They really do not multitask in a pc sense of it. Apps are simply suspended and do not do any work on background. Basically, resuming an app will bring it back to exact state you left it. For example, download, or YouTube video loading. Resuming YouTube app will not give you a fully loaded video. Chances are you will have to Redownload the entire thing.
Once again, I have to disagree. I use the multitasking aspect on a regular basis. Different apps use the functionality differently. Some simply suspend, others will continue to do work of one sort or another in the background.
Just before I started typing this response, I switched to the YouTube app and started it downloading a video. Now, when I switch over to it, I see that it is about a third downloaded. I stayed on it just long enough for the screen to update (it starts by showing essentially a screen cap from when I switched away from it), then came back to Safari. In another minute I'll switch back again.
In the mean time, another example, I use GoodReader on a regular basis to download files from the net. I launch GR, enter the URL or browse to the file that I want to download, click and it starts downloading. Next I hit my home button to get out of GR and go and do other things.
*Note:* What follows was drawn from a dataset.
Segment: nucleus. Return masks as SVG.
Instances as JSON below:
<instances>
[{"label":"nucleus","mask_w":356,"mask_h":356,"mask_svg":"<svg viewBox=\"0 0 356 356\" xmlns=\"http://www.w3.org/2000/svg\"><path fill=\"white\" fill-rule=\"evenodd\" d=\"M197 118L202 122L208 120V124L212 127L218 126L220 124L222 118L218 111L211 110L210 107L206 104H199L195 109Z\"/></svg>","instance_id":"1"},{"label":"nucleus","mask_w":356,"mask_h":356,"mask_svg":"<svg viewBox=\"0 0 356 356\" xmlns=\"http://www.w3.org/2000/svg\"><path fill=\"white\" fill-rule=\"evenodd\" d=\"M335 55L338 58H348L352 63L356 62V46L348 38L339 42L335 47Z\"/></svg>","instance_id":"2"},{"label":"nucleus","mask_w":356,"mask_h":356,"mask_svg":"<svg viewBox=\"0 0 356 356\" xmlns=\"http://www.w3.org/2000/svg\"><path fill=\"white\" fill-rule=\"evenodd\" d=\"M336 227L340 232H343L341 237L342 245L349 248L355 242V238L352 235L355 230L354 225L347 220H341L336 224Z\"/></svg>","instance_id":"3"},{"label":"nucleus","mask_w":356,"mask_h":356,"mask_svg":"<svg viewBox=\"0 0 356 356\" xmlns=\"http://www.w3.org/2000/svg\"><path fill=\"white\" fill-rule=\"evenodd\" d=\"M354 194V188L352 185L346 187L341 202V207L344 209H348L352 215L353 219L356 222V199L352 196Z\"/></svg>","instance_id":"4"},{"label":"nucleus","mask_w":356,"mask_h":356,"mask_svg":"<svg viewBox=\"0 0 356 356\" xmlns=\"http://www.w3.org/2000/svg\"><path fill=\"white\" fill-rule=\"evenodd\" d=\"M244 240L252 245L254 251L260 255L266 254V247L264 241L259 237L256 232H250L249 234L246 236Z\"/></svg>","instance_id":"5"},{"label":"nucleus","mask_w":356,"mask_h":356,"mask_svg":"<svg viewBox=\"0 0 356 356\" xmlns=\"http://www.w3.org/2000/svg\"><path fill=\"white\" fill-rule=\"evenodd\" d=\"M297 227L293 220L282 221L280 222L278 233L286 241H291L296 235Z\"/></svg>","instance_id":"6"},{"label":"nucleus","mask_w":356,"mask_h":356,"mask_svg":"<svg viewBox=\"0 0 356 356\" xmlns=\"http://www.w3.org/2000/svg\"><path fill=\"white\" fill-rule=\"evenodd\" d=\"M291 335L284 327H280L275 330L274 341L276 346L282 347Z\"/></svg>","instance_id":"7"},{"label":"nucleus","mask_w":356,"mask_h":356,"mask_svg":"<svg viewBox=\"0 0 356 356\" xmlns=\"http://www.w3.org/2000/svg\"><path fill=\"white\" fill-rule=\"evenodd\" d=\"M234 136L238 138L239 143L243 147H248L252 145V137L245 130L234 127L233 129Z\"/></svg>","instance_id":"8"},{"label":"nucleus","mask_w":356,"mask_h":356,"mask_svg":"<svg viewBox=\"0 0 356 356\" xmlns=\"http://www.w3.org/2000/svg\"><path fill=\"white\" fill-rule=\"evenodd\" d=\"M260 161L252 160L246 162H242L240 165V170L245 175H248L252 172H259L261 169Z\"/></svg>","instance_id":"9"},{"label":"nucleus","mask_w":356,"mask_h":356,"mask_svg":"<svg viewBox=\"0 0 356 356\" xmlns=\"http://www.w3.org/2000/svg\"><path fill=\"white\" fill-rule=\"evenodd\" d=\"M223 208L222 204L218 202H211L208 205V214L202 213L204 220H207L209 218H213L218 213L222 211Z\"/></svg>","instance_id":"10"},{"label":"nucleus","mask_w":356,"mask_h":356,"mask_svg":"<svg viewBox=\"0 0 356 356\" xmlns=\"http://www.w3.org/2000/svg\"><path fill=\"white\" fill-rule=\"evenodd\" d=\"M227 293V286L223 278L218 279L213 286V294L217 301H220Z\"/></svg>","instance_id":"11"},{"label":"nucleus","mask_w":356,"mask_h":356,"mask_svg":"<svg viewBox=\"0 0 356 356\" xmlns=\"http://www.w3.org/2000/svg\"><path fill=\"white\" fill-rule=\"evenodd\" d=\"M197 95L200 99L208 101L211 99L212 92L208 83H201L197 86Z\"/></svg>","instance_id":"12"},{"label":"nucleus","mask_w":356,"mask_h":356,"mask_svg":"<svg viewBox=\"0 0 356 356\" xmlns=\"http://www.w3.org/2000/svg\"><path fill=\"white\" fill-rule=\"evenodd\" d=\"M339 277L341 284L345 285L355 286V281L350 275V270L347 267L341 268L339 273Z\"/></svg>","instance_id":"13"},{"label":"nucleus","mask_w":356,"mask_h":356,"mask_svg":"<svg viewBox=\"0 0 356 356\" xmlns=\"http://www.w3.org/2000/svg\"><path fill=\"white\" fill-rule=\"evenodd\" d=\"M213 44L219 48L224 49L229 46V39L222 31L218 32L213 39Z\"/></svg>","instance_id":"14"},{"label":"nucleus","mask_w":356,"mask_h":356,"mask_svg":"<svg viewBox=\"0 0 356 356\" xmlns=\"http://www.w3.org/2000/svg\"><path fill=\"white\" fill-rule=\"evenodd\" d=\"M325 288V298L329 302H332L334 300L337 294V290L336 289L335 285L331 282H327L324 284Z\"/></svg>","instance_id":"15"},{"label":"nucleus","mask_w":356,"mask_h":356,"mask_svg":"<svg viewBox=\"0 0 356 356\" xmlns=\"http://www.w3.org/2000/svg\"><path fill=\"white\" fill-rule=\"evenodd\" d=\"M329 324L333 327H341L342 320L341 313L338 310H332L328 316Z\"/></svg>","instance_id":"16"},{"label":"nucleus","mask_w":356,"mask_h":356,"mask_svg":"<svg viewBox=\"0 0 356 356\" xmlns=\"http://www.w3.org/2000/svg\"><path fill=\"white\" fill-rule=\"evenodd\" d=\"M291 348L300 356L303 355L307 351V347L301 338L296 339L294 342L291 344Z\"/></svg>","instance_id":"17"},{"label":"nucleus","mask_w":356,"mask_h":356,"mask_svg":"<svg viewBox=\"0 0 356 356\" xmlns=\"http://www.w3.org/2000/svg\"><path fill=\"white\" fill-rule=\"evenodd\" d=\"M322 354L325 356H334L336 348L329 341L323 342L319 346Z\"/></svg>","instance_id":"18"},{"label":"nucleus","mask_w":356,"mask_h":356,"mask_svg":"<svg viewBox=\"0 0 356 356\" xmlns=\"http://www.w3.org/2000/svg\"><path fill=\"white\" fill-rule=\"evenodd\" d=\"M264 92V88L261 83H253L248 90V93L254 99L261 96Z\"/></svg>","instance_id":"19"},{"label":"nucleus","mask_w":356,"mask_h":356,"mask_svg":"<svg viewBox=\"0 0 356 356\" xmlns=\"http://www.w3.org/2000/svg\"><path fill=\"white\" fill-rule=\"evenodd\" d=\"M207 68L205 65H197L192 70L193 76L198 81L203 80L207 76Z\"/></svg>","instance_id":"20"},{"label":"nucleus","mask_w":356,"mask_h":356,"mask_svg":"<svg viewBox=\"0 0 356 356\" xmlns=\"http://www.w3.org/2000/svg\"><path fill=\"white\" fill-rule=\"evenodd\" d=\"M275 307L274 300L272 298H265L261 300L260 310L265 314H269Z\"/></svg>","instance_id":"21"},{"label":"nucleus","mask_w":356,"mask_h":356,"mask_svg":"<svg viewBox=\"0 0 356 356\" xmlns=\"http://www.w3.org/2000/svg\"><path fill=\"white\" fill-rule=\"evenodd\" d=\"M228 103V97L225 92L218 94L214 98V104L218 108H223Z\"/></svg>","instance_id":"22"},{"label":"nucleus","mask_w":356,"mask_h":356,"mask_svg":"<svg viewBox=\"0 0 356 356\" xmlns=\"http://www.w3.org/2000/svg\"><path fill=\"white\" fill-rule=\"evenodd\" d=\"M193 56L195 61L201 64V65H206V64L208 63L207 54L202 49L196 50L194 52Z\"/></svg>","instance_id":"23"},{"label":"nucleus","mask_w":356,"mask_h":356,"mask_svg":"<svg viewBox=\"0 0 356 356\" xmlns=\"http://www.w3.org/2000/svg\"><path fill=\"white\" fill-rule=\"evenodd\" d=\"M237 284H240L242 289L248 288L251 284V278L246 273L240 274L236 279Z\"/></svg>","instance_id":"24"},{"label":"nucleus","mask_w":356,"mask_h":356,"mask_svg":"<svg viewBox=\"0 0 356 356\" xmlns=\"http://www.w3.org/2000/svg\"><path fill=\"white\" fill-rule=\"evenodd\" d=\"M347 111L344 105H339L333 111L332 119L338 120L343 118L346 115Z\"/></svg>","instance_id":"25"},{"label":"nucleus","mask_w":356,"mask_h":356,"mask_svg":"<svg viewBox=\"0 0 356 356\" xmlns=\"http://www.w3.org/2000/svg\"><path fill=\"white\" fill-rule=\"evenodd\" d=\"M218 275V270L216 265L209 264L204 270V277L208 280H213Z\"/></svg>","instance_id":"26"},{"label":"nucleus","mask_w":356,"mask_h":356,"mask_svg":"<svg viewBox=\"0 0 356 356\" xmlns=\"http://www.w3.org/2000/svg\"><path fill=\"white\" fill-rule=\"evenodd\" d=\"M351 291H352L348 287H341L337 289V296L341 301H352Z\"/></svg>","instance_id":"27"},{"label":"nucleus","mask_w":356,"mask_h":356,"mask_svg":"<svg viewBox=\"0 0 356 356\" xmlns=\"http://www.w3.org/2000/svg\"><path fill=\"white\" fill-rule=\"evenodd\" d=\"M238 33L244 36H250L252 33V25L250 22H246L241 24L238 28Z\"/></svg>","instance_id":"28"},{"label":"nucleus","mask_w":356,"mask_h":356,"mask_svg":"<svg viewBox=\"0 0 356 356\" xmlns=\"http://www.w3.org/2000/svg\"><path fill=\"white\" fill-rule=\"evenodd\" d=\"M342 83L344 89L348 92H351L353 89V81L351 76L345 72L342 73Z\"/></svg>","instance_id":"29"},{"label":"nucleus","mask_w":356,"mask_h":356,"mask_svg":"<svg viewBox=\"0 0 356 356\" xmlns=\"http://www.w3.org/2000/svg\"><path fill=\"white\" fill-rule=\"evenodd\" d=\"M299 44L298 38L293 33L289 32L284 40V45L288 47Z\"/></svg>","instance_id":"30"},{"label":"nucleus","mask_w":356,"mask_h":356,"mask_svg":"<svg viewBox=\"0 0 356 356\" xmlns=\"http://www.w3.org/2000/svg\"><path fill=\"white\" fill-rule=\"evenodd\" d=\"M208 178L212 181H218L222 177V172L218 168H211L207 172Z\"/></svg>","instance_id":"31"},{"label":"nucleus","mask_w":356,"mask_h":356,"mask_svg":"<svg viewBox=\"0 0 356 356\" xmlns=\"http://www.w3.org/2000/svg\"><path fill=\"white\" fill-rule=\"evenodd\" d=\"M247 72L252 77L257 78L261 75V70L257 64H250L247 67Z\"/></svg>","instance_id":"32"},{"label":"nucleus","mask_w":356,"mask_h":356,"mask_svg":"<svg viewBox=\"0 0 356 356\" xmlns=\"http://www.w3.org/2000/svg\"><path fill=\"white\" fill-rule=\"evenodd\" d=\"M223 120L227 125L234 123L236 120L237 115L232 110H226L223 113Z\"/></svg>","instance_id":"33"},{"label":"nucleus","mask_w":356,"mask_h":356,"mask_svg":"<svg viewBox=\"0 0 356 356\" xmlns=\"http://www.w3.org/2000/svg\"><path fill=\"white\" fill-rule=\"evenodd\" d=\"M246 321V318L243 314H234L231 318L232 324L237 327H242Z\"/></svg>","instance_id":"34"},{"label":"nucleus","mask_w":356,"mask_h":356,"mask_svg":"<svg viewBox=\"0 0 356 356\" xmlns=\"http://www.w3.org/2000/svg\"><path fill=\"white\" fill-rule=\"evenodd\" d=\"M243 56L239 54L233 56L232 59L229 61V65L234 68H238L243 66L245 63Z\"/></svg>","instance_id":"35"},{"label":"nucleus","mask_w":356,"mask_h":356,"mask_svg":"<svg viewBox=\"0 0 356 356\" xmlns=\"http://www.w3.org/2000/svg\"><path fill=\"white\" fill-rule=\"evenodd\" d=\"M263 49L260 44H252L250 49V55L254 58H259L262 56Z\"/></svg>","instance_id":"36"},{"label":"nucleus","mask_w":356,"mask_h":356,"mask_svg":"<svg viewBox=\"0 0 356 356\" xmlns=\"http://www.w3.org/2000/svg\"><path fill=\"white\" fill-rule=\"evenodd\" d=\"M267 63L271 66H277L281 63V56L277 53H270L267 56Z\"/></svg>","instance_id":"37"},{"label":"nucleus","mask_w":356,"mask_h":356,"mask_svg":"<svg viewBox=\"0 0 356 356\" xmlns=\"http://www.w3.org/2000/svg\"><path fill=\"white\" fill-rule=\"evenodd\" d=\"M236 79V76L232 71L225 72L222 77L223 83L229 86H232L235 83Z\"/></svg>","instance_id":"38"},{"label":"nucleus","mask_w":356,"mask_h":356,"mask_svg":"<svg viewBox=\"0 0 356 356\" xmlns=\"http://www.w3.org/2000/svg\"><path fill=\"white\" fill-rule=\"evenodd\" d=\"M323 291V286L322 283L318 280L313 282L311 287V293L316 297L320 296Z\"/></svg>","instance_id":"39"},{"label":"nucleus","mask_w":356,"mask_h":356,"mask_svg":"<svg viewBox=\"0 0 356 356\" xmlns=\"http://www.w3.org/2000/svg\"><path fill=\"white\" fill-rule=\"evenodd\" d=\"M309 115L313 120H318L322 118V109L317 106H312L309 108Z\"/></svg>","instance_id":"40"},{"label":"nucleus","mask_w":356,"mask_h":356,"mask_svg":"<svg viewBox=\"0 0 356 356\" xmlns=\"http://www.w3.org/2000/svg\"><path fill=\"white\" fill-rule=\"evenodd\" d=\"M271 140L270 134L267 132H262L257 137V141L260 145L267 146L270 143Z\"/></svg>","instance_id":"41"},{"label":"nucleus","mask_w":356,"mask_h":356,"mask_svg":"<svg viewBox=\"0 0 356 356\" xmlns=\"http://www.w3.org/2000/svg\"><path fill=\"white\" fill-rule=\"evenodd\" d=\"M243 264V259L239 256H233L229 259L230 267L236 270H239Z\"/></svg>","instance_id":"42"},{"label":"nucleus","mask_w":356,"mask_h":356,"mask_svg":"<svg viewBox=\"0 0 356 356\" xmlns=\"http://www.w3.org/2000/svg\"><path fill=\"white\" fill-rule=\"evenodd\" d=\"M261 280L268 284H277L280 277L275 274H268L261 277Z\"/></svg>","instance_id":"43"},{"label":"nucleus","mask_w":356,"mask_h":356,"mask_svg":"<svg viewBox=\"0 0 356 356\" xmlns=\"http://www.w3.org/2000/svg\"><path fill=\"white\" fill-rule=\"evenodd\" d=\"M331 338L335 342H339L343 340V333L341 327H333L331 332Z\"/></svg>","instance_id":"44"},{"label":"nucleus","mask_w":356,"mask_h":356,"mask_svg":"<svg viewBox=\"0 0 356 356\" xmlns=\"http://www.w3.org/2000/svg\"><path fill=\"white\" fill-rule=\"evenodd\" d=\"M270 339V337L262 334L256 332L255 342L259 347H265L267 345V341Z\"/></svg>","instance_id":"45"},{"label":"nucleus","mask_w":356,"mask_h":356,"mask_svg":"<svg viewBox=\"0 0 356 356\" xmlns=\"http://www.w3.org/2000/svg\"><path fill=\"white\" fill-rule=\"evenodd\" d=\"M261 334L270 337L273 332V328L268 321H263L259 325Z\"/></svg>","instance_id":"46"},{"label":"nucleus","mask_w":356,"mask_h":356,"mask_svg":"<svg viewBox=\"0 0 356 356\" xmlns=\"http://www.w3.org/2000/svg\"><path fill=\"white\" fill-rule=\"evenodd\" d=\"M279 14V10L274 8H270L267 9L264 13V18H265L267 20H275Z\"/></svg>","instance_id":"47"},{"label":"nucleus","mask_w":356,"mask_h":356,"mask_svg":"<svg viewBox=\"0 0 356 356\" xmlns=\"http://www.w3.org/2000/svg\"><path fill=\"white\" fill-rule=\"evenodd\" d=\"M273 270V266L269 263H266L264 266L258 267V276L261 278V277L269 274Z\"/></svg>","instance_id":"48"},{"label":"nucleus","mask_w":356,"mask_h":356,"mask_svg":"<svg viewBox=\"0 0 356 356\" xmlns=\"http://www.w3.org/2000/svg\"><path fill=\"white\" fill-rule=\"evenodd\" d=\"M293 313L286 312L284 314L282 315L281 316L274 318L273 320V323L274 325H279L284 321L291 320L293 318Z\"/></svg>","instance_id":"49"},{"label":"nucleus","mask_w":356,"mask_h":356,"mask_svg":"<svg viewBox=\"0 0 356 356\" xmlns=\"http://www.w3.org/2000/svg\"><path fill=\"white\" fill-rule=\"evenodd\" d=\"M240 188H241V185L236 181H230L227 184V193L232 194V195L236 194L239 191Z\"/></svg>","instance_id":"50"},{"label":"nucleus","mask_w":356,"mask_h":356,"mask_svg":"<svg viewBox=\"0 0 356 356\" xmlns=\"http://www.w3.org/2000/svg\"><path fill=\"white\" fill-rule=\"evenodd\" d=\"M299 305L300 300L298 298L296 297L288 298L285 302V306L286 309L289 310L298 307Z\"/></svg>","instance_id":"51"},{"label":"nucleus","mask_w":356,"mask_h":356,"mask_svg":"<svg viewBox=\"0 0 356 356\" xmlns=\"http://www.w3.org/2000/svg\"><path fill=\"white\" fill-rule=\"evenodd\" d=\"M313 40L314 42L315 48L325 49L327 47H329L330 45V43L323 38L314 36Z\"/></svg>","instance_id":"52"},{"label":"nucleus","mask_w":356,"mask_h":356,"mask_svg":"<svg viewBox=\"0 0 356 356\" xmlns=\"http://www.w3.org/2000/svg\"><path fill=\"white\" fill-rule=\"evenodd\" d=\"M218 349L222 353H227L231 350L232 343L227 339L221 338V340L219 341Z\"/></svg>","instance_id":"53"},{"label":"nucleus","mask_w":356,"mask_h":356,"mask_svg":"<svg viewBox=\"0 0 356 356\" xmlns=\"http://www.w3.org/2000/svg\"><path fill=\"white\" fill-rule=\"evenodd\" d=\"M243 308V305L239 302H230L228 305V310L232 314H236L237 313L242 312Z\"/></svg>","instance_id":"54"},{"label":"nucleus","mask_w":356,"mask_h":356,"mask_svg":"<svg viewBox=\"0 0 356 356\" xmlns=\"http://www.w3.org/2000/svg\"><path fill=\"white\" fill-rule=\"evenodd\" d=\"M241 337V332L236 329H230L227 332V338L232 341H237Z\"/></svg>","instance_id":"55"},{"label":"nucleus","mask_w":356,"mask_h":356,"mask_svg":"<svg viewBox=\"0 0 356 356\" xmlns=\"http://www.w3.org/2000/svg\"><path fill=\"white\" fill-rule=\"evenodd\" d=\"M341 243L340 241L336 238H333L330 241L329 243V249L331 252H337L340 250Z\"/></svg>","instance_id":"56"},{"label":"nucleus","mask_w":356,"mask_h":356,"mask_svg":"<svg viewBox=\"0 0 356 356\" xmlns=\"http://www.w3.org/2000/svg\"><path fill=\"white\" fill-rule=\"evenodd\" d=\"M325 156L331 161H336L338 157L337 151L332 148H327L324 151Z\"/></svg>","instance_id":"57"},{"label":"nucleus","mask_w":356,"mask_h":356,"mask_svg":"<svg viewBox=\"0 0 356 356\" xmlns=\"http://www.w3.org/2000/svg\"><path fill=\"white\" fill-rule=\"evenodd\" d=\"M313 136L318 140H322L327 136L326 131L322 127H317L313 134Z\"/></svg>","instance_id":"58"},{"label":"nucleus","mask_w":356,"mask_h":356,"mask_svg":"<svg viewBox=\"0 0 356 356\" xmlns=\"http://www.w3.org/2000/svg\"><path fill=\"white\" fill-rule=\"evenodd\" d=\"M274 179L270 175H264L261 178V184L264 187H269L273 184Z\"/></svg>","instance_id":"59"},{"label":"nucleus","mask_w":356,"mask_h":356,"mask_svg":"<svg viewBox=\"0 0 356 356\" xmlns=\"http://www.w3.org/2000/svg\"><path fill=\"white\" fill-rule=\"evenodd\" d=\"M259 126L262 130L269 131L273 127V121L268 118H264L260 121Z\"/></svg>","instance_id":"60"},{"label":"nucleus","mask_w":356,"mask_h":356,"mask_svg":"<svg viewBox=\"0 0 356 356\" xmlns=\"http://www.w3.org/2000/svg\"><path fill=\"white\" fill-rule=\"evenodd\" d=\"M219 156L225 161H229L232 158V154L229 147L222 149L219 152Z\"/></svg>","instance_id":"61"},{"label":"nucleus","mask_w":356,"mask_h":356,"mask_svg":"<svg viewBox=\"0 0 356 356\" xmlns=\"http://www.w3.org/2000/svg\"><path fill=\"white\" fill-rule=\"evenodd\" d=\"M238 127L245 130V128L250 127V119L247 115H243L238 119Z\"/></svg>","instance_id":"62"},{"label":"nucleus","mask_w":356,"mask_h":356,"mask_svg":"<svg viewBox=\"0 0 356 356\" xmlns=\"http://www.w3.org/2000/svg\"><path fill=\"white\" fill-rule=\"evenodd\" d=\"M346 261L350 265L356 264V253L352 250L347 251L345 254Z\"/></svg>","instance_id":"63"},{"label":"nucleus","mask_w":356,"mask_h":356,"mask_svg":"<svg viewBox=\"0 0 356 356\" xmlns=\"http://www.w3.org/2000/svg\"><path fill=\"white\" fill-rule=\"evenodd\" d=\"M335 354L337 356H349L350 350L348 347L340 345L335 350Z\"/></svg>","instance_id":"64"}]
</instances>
GR happily continues to download in the background.
Yet another example, most audio apps (except ones where the developer hasn't gotten around to updating it to take advantage of multitasking) will continue to play in the background while you are in a different app doing something else.
So, when you think about multitasking, what do you think of? Most apps will simply suspend because they don't have anything to do when not interacting with the user. Apps like YouTube and GR do have things they can do while the user is elsewhere, so they do...to some extent, anyway.
I just switched back to the YouTube app, and it was still at about a third done. I stared at it a while and it never budged. This is an issue I have with YouTube, and I've seen it on a regular basis (and YouTube isn't the only streaming video source that does this, either). It seems that it won't continue to load a video until you get to a certain point in the video. Of course, if your connection is slow (or YouTube is being slow - which it is most of the time in my experience), then you really want it to download the entire thing before you try to watch it, but it just won't do that.
Anyway, there is multitasking in iOS. It's not exactly the same as the way that multitasking functions on a PC, but that doesn't mean that it's not multitasking. In iOS, the system handles the multitasking and memory management. When memory starts getting too full, the system sends a quit command to the app that is farthest down the stack. This reduces memory use and allows the user to continue to work freely without needing to worry about directly controlling memory management. Of course, one of the downsides of this is that there may be a possibility that the app farthest down the stack was actually doing something in the background and the quit command will interrupt it, though I'm finding myself hard pressed to imagine what that would be. Even when I'm downloading a 150MB file in GR, it only takes a few minutes, and I'd have to be jumping in and out of a lot of different apps to force the system to run out of memory to such a degree that GR would be pushed all the way to the bottom of the stack and then sent a quit instruction.
I'm not sure why Meanee is so down on iOS, but every one of his posts have had negative spins and essentially wrong information in them. So, take what he says with a grain of salt (as you should take what anyone around here says with a grain of salt, including me). Follow up on what you learn here with your own research.